### Action item
Nothing in the data below may be left out; return all of it exactly.
======== Extracted material
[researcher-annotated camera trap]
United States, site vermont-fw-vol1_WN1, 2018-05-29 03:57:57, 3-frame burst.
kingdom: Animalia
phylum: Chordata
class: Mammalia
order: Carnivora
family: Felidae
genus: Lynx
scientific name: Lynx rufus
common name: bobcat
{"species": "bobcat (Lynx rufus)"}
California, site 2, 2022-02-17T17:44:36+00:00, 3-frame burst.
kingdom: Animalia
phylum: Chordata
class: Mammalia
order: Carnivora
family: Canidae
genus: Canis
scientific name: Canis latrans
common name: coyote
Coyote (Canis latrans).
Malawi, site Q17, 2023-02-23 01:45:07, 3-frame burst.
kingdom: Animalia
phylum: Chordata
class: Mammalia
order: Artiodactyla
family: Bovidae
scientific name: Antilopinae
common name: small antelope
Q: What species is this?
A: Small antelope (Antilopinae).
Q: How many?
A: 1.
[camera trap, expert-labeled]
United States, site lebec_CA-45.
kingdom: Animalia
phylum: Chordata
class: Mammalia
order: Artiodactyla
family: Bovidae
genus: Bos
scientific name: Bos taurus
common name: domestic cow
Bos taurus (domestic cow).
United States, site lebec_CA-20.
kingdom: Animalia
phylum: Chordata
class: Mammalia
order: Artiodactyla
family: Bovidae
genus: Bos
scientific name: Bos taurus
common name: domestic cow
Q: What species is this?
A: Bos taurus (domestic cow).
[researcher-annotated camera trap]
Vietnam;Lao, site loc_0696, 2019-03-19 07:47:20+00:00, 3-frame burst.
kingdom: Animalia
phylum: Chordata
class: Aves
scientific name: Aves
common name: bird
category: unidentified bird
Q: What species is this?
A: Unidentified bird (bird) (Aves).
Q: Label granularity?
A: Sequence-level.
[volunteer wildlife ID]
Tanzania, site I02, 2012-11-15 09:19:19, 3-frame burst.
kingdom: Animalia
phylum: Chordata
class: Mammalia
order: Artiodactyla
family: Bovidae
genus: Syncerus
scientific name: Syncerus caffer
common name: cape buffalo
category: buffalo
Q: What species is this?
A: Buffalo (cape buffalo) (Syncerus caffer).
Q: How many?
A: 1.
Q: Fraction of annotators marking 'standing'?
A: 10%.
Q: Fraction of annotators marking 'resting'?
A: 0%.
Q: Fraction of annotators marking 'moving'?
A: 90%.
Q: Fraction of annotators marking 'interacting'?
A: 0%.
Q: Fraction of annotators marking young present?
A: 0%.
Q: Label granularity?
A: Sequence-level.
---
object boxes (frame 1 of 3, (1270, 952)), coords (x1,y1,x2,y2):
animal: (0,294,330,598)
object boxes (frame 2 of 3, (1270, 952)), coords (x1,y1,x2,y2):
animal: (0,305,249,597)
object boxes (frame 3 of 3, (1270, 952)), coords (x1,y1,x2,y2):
================
### Response box
[researcher-annotated camera trap]
United States, site vermont-fw-vol1_WN1, 2018-05-29 03:57:57, 3-frame burst.
kingdom: Animalia
phylum: Chordata
class: Mammalia
order: Carnivora
family: Felidae
genus: Lynx
scientific name: Lynx rufus
common name: bobcat
{"species": "bobcat (Lynx rufus)"}
California, site 2, 2022-02-17T17:44:36+00:00, 3-frame burst.
kingdom: Animalia
phylum: Chordata
class: Mammalia
order: Carnivora
family: Canidae
genus: Canis
scientific name: Canis latrans
common name: coyote
Coyote (Canis latrans).
Malawi, site Q17, 2023-02-23 01:45:07, 3-frame burst.
kingdom: Animalia
phylum: Chordata
class: Mammalia
order: Artiodactyla
family: Bovidae
scientific name: Antilopinae
common name: small antelope
Q: What species is this?
A: Small antelope (Antilopinae).
Q: How many?
A: 1.
[camera trap, expert-labeled]
United States, site lebec_CA-45.
kingdom: Animalia
phylum: Chordata
class: Mammalia
order: Artiodactyla
family: Bovidae
genus: Bos
scientific name: Bos taurus
common name: domestic cow
Bos taurus (domestic cow).
United States, site lebec_CA-20.
kingdom: Animalia
phylum: Chordata
class: Mammalia
order: Artiodactyla
family: Bovidae
genus: Bos
scientific name: Bos taurus
common name: domestic cow
Q: What species is this?
A: Bos taurus (domestic cow).
[researcher-annotated camera trap]
Vietnam;Lao, site loc_0696, 2019-03-19 07:47:20+00:00, 3-frame burst.
kingdom: Animalia
phylum: Chordata
class: Aves
scientific name: Aves
common name: bird
category: unidentified bird
Q: What species is this?
A: Unidentified bird (bird) (Aves).
Q: Label granularity?
A: Sequence-level.
[volunteer wildlife ID]
Tanzania, site I02, 2012-11-15 09:19:19, 3-frame burst.
kingdom: Animalia
phylum: Chordata
class: Mammalia
order: Artiodactyla
family: Bovidae
genus: Syncerus
scientific name: Syncerus caffer
common name: cape buffalo
category: buffalo
Q: What species is this?
A: Buffalo (cape buffalo) (Syncerus caffer).
Q: How many?
A: 1.
Q: Fraction of annotators marking 'standing'?
A: 10%.
Q: Fraction of annotators marking 'resting'?
A: 0%.
Q: Fraction of annotators marking 'moving'?
A: 90%.
Q: Fraction of annotators marking 'interacting'?
A: 0%.
Q: Fraction of annotators marking young present?
A: 0%.
Q: Label granularity?
A: Sequence-level.
---
object boxes (frame 1 of 3, (1270, 952)), coords (x1,y1,x2,y2):
animal: (0,294,330,598)
object boxes (frame 2 of 3, (1270, 952)), coords (x1,y1,x2,y2):
animal: (0,305,249,597)
object boxes (frame 3 of 3, (1270, 952)), coords (x1,y1,x2,y2):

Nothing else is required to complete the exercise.